== WHAT THE EXERCISE ASKS ==
What follows is a set of records; repeat all of them exactly.

*** Opening of EXERCISE DATA ***

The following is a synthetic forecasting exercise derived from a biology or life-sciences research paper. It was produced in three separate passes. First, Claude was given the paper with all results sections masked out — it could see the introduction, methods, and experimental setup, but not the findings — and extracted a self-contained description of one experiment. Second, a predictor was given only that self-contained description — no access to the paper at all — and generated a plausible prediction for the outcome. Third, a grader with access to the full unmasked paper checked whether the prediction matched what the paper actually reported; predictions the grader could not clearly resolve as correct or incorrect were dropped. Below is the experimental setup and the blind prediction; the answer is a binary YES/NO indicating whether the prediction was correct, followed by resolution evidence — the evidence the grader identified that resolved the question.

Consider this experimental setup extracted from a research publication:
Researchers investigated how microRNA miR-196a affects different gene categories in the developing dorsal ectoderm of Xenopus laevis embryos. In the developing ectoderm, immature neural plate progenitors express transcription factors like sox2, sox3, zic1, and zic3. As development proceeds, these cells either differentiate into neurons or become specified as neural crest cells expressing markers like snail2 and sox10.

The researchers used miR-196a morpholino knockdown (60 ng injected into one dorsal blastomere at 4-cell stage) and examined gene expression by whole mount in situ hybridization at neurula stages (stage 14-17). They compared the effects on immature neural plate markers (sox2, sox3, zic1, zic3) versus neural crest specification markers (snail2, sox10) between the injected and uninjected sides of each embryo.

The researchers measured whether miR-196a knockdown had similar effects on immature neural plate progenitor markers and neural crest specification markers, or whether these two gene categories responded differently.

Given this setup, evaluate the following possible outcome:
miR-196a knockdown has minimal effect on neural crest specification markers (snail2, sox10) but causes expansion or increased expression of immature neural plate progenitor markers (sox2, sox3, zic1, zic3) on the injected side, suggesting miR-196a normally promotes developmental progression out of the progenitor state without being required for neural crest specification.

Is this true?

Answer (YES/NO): NO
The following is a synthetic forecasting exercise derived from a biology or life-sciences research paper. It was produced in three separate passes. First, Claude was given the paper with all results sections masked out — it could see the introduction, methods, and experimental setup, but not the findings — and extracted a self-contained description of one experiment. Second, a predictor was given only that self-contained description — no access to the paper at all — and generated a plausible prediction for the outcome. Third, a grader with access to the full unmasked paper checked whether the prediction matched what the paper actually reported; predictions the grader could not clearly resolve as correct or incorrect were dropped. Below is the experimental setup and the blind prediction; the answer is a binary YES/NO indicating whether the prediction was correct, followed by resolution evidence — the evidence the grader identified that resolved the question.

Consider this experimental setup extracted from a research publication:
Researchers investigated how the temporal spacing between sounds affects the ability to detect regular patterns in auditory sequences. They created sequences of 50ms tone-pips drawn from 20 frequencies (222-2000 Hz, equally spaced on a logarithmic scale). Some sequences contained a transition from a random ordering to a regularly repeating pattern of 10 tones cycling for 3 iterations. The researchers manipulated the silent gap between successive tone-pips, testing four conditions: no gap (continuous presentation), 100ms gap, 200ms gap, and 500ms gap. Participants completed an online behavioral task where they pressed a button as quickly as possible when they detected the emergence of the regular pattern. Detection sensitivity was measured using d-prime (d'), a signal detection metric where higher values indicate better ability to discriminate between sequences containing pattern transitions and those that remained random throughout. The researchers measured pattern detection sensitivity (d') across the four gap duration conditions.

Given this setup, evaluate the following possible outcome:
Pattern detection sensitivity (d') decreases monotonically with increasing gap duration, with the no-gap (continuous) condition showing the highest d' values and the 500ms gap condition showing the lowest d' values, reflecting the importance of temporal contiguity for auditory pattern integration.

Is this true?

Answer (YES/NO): NO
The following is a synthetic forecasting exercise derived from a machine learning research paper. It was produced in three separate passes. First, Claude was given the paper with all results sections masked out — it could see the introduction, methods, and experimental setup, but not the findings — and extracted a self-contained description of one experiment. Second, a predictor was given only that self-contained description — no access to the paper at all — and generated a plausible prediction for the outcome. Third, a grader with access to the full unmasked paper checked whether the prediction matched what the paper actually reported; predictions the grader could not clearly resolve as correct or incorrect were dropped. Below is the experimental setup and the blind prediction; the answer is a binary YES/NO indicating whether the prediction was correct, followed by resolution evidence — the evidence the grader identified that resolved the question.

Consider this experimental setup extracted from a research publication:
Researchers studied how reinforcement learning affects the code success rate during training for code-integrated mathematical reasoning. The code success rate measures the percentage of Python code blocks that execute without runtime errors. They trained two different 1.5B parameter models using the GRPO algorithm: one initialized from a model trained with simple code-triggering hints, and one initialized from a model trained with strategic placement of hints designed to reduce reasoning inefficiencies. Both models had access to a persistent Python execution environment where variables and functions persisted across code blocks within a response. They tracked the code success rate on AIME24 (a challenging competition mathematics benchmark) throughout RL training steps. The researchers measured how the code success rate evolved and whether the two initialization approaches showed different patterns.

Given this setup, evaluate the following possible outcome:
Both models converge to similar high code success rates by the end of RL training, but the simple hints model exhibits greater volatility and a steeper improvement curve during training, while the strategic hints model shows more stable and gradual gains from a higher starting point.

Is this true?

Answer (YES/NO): NO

*** Close of EXERCISE DATA ***

== FINISHED TASK ==
The following is a synthetic forecasting exercise derived from a biology or life-sciences research paper. It was produced in three separate passes. First, Claude was given the paper with all results sections masked out — it could see the introduction, methods, and experimental setup, but not the findings — and extracted a self-contained description of one experiment. Second, a predictor was given only that self-contained description — no access to the paper at all — and generated a plausible prediction for the outcome. Third, a grader with access to the full unmasked paper checked whether the prediction matched what the paper actually reported; predictions the grader could not clearly resolve as correct or incorrect were dropped. Below is the experimental setup and the blind prediction; the answer is a binary YES/NO indicating whether the prediction was correct, followed by resolution evidence — the evidence the grader identified that resolved the question.

Consider this experimental setup extracted from a research publication:
Researchers investigated how microRNA miR-196a affects different gene categories in the developing dorsal ectoderm of Xenopus laevis embryos. In the developing ectoderm, immature neural plate progenitors express transcription factors like sox2, sox3, zic1, and zic3. As development proceeds, these cells either differentiate into neurons or become specified as neural crest cells expressing markers like snail2 and sox10.

The researchers used miR-196a morpholino knockdown (60 ng injected into one dorsal blastomere at 4-cell stage) and examined gene expression by whole mount in situ hybridization at neurula stages (stage 14-17). They compared the effects on immature neural plate markers (sox2, sox3, zic1, zic3) versus neural crest specification markers (snail2, sox10) between the injected and uninjected sides of each embryo.

The researchers measured whether miR-196a knockdown had similar effects on immature neural plate progenitor markers and neural crest specification markers, or whether these two gene categories responded differently.

Given this setup, evaluate the following possible outcome:
miR-196a knockdown has minimal effect on neural crest specification markers (snail2, sox10) but causes expansion or increased expression of immature neural plate progenitor markers (sox2, sox3, zic1, zic3) on the injected side, suggesting miR-196a normally promotes developmental progression out of the progenitor state without being required for neural crest specification.

Is this true?

Answer (YES/NO): NO
The following is a synthetic forecasting exercise derived from a biology or life-sciences research paper. It was produced in three separate passes. First, Claude was given the paper with all results sections masked out — it could see the introduction, methods, and experimental setup, but not the findings — and extracted a self-contained description of one experiment. Second, a predictor was given only that self-contained description — no access to the paper at all — and generated a plausible prediction for the outcome. Third, a grader with access to the full unmasked paper checked whether the prediction matched what the paper actually reported; predictions the grader could not clearly resolve as correct or incorrect were dropped. Below is the experimental setup and the blind prediction; the answer is a binary YES/NO indicating whether the prediction was correct, followed by resolution evidence — the evidence the grader identified that resolved the question.

Consider this experimental setup extracted from a research publication:
Researchers investigated how the temporal spacing between sounds affects the ability to detect regular patterns in auditory sequences. They created sequences of 50ms tone-pips drawn from 20 frequencies (222-2000 Hz, equally spaced on a logarithmic scale). Some sequences contained a transition from a random ordering to a regularly repeating pattern of 10 tones cycling for 3 iterations. The researchers manipulated the silent gap between successive tone-pips, testing four conditions: no gap (continuous presentation), 100ms gap, 200ms gap, and 500ms gap. Participants completed an online behavioral task where they pressed a button as quickly as possible when they detected the emergence of the regular pattern. Detection sensitivity was measured using d-prime (d'), a signal detection metric where higher values indicate better ability to discriminate between sequences containing pattern transitions and those that remained random throughout. The researchers measured pattern detection sensitivity (d') across the four gap duration conditions.

Given this setup, evaluate the following possible outcome:
Pattern detection sensitivity (d') decreases monotonically with increasing gap duration, with the no-gap (continuous) condition showing the highest d' values and the 500ms gap condition showing the lowest d' values, reflecting the importance of temporal contiguity for auditory pattern integration.

Is this true?

Answer (YES/NO): NO
The following is a synthetic forecasting exercise derived from a machine learning research paper. It was produced in three separate passes. First, Claude was given the paper with all results sections masked out — it could see the introduction, methods, and experimental setup, but not the findings — and extracted a self-contained description of one experiment. Second, a predictor was given only that self-contained description — no access to the paper at all — and generated a plausible prediction for the outcome. Third, a grader with access to the full unmasked paper checked whether the prediction matched what the paper actually reported; predictions the grader could not clearly resolve as correct or incorrect were dropped. Below is the experimental setup and the blind prediction; the answer is a binary YES/NO indicating whether the prediction was correct, followed by resolution evidence — the evidence the grader identified that resolved the question.

Consider this experimental setup extracted from a research publication:
Researchers studied how reinforcement learning affects the code success rate during training for code-integrated mathematical reasoning. The code success rate measures the percentage of Python code blocks that execute without runtime errors. They trained two different 1.5B parameter models using the GRPO algorithm: one initialized from a model trained with simple code-triggering hints, and one initialized from a model trained with strategic placement of hints designed to reduce reasoning inefficiencies. Both models had access to a persistent Python execution environment where variables and functions persisted across code blocks within a response. They tracked the code success rate on AIME24 (a challenging competition mathematics benchmark) throughout RL training steps. The researchers measured how the code success rate evolved and whether the two initialization approaches showed different patterns.

Given this setup, evaluate the following possible outcome:
Both models converge to similar high code success rates by the end of RL training, but the simple hints model exhibits greater volatility and a steeper improvement curve during training, while the strategic hints model shows more stable and gradual gains from a higher starting point.

Is this true?

Answer (YES/NO): NO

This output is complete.